Im a very spiritual person as my blog would suggest though have tended to be far to liberal in my approach to be included in any one stream of thought. Although I would consider myself Christian, I might be hard pressed to get an evangelical to accept that statement, but I’m still considered Catholic by the Church’s standard.
I’ve been attending various churches trying to find a sense of some place that I can once again find somewhere to grow some roots so that I don’t feel so displaced among the area I live. I need some since of community and I just don’t have it, so I’m seeking to identify a little more with those that I have previously avoided because of differences in ideology. I don’t so much have a problem with their ideology, unless it is so intolerent that it can’t accept anyone else’s, but I have expected that my own would meet with some discomfort and problems so I haven’t built these bridges in a very long time, and now I’m a little out of my depth, because I don’t know how to be myself in a public situation, so I’m always uneasy.
I like this format a lot better, but it only deepens my comfort in isolation as I build relations with fellow bloggers that I never see or really enter into any type of dialogue that would ultimately foster some sort of real relationship beyond that of casual acquaintance, and I now see this as necessary whereas before I never did.
I still read my various religious works. I like to know what others believe, but I’m focusing more on Christianity now in my reading as I try to find some commonalities to build upon in the effort to find somewhere to fit in as I struggle alone through this path we all refer to as life.

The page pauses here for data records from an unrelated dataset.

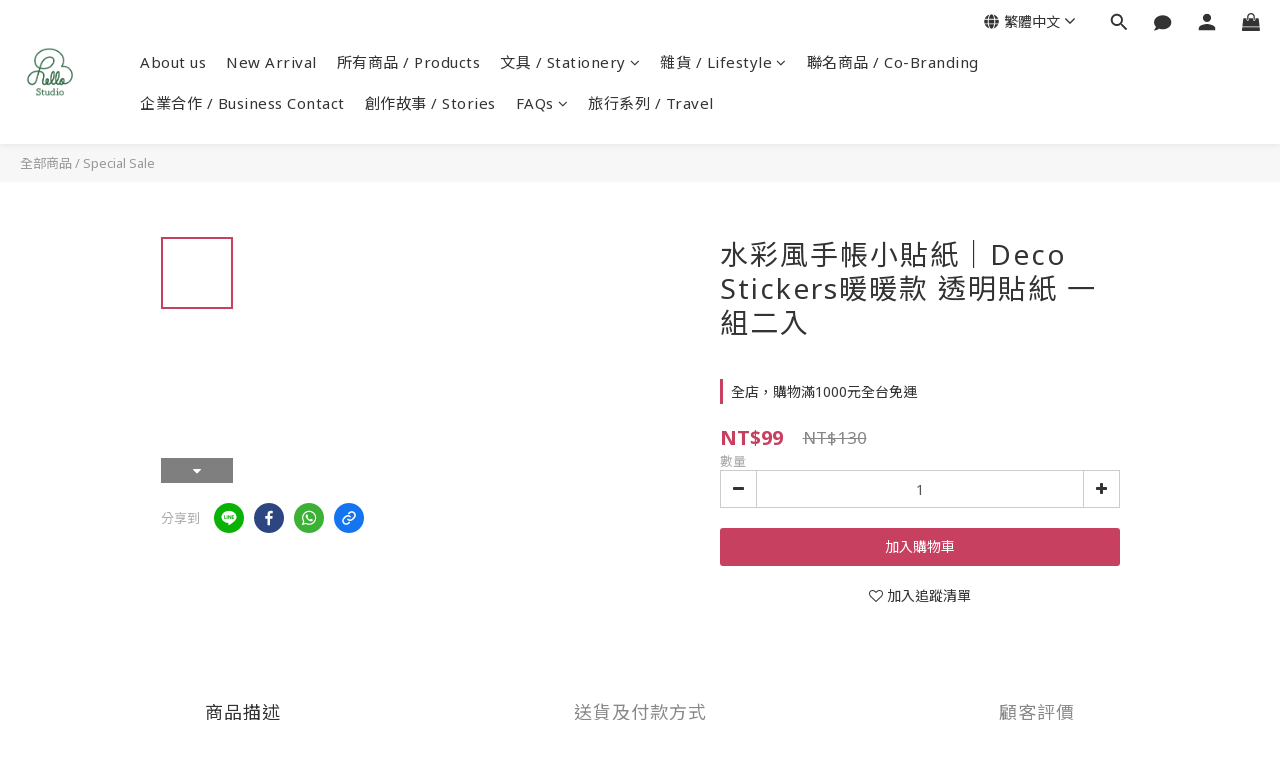

--- FILE ---
content_type: text/plain
request_url: https://www.google-analytics.com/j/collect?v=1&_v=j102&a=1946849319&t=pageview&cu=TWD&_s=1&dl=https%3A%2F%2Fwww.hellostudio-shop.co%2Fproducts%2F%25E6%25B0%25B4%25E5%25BD%25A9%25E9%25A2%25A8%25E6%2589%258B%25E5%25B8%25B3%25E5%25B0%258F%25E8%25B2%25BC%25E7%25B4%2599-%25E2%2594%2582-deco-stickers%25E6%259A%2596%25E6%259A%2596%25E6%25AC%25BE-%25E9%2580%258F%25E6%2598%258E%25E8%25B2%25BC%25E7%25B4%2599-%25E4%25B8%2580%25E7%25B5%2584%25E4%25BA%258C%25E5%2585%25A5&ul=en-us%40posix&dt=%E6%B0%B4%E5%BD%A9%E9%A2%A8%E6%89%8B%E5%B8%B3%E5%B0%8F%E8%B2%BC%E7%B4%99%20%E2%94%82%20Deco%20Stickers%20%E6%9A%96%E6%9A%96%E6%AC%BE%20%E9%80%8F%E6%98%8E%E8%B2%BC%E7%B4%99%20%E4%B8%80%E7%B5%84%E4%BA%8C%E5%85%A5&sr=1280x720&vp=1280x720&_u=aGBAAEIJAAAAACAMI~&jid=553978321&gjid=541435882&cid=1472358425.1769745782&tid=UA-133690041-1&_gid=936331906.1769745782&_r=1&_slc=1&pa=detail&pr1id=5c76210f0ad3a2002644192c&pr1nm=%E6%B0%B4%E5%BD%A9%E9%A2%A8%E6%89%8B%E5%B8%B3%E5%B0%8F%E8%B2%BC%E7%B4%99%EF%BD%9CDeco%20Stickers%E6%9A%96%E6%9A%96%E6%AC%BE%20%E9%80%8F%E6%98%8E%E8%B2%BC%E7%B4%99%20%E4%B8%80%E7%B5%84%E4%BA%8C%E5%85%A5&pr1ca=&pr1br=&pr1va=&pr1pr=&pr1qt=&pr1cc=&pr1ps=0&z=762766794
body_size: -452
content:
2,cG-7LH91BDDP4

What are some things that you all have found to help you build a sense of unity with the people you interact with where you live or worship. I find religion itself doesn’t necessarily build that community, it requires more interaction than just attending the same building for a common purpose once per week. How does one build relationships when it is difficult to relate to others? How does one foster new friendships in new situations? I could really use some feedback on this,thanks.